The keynote also outlined the current state of the Drupal AI Initiative. As of April 2026, it reports $1.4 million in funding, 34 Makers, and ten teams contributing an estimated 22.5 full-time equivalents. More than 100 individuals are involved, and the AI module has reached 6,572 installs, growing by 259 installations per week, indicating early momentum.
Version 2.0 of the AI module was described as an abstraction layer designed to integrate multiple providers and workflows, reflecting broader architectural patterns across adjacent ecosystems. At the same time, some submodules have separated from the core project, indicating early-stage diversification within the tooling landscape.

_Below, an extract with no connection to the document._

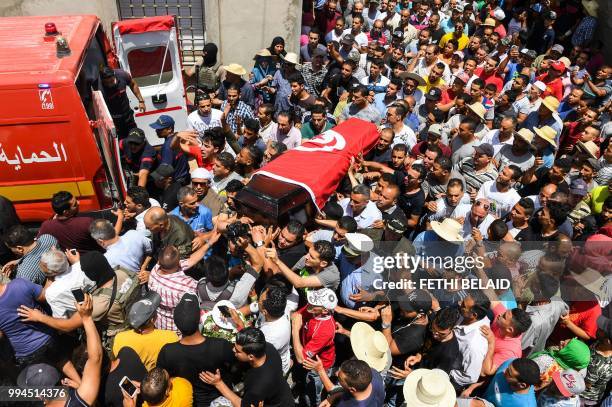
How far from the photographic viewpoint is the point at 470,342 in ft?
11.4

A revised Drupal Flywheel model was introduced to frame growth strategy, focusing on reducing migration friction, improving the editorial experience, and increasing the visibility of Drupal use cases through community storytelling. These elements were presented as interdependent drivers of user acquisition and retention.
The keynote also outlined a longer-term concept described as an “Autonomous Content Framework,” proposing systems capable of ingesting external information, generating structured drafts, and routing them through validation workflows, with human oversight at key decision points.
The session included a live demonstration of an AI assistant referred to as “Bruce,” developed within Dropsolid’s platform integrations. The demonstration showed content being generated and published during the keynote using real-time inputs across connected systems.
The presentation combined measurable progress in funding, participation, and module adoption with forward-looking concepts, positioning the initiative as an evolving response to ecosystem challenges.